* BEGIN Records to process *

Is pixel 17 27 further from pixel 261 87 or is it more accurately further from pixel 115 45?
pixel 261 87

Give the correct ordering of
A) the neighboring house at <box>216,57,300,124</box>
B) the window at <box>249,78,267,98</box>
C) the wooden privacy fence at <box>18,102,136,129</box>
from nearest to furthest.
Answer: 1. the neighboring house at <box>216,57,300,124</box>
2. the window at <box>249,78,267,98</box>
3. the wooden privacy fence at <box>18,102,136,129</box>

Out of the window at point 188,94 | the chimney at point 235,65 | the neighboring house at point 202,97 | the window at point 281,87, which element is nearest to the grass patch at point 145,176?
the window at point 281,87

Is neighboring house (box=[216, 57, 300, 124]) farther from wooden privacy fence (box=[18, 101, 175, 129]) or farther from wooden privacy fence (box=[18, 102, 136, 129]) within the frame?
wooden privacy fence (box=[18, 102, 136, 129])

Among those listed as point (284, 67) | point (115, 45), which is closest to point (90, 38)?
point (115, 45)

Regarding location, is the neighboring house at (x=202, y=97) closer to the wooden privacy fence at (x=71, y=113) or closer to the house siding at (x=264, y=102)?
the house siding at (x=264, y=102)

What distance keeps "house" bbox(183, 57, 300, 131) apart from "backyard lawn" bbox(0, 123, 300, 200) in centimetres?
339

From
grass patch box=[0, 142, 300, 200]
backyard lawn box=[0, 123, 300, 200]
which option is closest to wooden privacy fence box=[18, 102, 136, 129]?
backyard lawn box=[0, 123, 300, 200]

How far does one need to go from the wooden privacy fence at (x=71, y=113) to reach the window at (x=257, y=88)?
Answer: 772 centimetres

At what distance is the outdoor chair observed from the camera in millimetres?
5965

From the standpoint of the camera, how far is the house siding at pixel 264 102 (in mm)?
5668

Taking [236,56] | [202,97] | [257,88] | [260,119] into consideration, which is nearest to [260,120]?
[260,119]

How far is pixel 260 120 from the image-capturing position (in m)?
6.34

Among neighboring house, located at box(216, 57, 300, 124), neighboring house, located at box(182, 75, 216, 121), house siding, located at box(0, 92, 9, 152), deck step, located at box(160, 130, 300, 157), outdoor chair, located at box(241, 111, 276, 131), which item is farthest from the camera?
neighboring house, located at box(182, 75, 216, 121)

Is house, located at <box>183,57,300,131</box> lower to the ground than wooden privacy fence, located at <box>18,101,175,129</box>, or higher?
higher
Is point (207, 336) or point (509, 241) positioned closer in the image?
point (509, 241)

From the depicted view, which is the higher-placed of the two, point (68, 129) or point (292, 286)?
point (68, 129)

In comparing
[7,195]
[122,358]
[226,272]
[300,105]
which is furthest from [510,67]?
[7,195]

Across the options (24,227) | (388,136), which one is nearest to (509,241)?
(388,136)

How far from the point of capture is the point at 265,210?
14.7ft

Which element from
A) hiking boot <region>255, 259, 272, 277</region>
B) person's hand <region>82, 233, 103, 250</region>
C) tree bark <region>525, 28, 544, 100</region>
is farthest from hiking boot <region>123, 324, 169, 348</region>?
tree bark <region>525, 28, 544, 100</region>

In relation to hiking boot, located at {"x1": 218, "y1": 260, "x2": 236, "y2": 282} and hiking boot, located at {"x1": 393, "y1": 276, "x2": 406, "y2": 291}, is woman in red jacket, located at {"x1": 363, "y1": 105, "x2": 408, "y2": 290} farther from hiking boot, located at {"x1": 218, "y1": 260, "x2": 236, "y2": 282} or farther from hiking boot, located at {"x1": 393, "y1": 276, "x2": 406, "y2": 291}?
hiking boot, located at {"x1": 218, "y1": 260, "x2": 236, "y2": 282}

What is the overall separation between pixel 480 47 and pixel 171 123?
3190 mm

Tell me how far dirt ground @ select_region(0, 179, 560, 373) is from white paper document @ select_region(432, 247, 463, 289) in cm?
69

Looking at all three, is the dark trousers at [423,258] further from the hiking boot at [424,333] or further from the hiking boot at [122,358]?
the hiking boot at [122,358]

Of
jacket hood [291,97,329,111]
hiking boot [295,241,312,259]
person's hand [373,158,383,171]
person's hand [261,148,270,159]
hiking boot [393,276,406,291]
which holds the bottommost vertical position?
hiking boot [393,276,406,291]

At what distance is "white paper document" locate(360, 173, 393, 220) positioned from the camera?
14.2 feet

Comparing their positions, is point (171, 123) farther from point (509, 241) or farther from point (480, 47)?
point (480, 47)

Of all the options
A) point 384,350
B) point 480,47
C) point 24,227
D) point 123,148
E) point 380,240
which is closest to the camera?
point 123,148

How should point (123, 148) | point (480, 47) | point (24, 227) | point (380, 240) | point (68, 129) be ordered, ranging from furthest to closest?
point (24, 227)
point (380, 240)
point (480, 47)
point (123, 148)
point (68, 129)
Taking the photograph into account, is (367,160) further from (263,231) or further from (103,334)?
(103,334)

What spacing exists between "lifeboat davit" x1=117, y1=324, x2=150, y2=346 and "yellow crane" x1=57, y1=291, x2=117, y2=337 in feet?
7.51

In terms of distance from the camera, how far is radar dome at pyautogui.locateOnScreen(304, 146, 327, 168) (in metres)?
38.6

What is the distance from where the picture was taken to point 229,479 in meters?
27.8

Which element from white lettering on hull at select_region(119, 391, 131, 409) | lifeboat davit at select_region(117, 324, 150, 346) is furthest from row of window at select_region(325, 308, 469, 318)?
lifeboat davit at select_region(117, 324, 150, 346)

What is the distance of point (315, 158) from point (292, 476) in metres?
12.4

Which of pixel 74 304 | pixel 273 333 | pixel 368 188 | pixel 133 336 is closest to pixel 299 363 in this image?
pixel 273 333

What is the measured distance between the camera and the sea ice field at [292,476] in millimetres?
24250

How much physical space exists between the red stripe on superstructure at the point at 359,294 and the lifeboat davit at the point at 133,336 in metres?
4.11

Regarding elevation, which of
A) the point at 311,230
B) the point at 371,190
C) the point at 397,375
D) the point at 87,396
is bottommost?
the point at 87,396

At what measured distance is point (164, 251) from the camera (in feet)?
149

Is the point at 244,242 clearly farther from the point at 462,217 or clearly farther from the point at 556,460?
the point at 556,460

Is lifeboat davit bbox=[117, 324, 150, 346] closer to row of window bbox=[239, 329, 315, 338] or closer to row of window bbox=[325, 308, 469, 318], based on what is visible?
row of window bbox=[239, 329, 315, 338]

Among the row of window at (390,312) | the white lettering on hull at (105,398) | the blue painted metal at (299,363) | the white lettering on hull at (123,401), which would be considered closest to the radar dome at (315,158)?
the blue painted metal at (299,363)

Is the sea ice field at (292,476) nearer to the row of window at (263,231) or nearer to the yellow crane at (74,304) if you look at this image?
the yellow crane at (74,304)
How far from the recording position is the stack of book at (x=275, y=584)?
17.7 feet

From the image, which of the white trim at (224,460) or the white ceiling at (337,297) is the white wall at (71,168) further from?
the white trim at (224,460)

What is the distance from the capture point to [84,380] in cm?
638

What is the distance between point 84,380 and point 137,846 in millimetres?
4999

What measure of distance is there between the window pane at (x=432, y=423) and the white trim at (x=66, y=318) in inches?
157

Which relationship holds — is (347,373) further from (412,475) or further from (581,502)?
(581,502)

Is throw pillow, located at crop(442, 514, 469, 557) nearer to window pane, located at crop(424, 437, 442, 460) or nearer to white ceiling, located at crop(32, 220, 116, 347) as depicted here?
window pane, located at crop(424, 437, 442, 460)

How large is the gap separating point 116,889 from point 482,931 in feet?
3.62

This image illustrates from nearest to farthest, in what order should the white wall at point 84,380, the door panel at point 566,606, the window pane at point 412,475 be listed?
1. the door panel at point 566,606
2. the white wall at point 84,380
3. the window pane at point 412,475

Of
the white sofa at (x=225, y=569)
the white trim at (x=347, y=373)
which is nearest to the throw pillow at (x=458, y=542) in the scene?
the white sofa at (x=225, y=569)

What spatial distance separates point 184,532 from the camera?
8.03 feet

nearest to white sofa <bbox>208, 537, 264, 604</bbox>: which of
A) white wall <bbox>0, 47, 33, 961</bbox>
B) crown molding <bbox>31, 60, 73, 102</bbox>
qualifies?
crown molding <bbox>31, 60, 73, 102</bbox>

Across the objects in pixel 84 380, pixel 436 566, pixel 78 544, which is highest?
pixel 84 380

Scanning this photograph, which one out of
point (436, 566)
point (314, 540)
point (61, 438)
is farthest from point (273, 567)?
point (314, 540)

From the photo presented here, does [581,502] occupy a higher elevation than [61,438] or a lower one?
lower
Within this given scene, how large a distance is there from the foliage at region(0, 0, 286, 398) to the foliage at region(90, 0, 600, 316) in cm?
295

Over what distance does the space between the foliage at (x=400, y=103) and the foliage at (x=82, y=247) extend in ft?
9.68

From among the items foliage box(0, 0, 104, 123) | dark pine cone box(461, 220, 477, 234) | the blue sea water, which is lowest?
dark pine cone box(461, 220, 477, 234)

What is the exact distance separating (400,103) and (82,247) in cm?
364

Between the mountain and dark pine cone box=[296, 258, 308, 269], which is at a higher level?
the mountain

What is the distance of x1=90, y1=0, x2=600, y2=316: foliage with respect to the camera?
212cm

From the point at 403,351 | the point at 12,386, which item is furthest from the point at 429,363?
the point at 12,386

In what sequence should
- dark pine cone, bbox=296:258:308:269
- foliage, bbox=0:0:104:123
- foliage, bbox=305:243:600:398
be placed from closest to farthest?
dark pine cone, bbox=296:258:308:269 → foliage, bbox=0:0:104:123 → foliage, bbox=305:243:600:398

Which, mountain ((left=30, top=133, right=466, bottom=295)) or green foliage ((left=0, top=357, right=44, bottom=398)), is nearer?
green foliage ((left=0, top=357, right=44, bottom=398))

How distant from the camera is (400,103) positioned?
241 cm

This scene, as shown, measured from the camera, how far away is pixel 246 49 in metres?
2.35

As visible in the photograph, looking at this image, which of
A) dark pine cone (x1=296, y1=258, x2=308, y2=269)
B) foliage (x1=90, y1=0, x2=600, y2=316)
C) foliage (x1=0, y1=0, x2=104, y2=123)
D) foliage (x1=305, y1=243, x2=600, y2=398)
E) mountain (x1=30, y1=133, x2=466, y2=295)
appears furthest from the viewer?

* END Records to process *

### Direction
Copy the lines of the records above verbatim, starting at the line containing "How large is" and ending at the line containing "3. the window pane at point 412,475", with both of those lines included.

### Answer to the task
How large is the gap separating point 116,889 from point 482,931 in feet?
3.62

This image illustrates from nearest to farthest, in what order should the white wall at point 84,380, the door panel at point 566,606, the window pane at point 412,475 be listed?
1. the door panel at point 566,606
2. the white wall at point 84,380
3. the window pane at point 412,475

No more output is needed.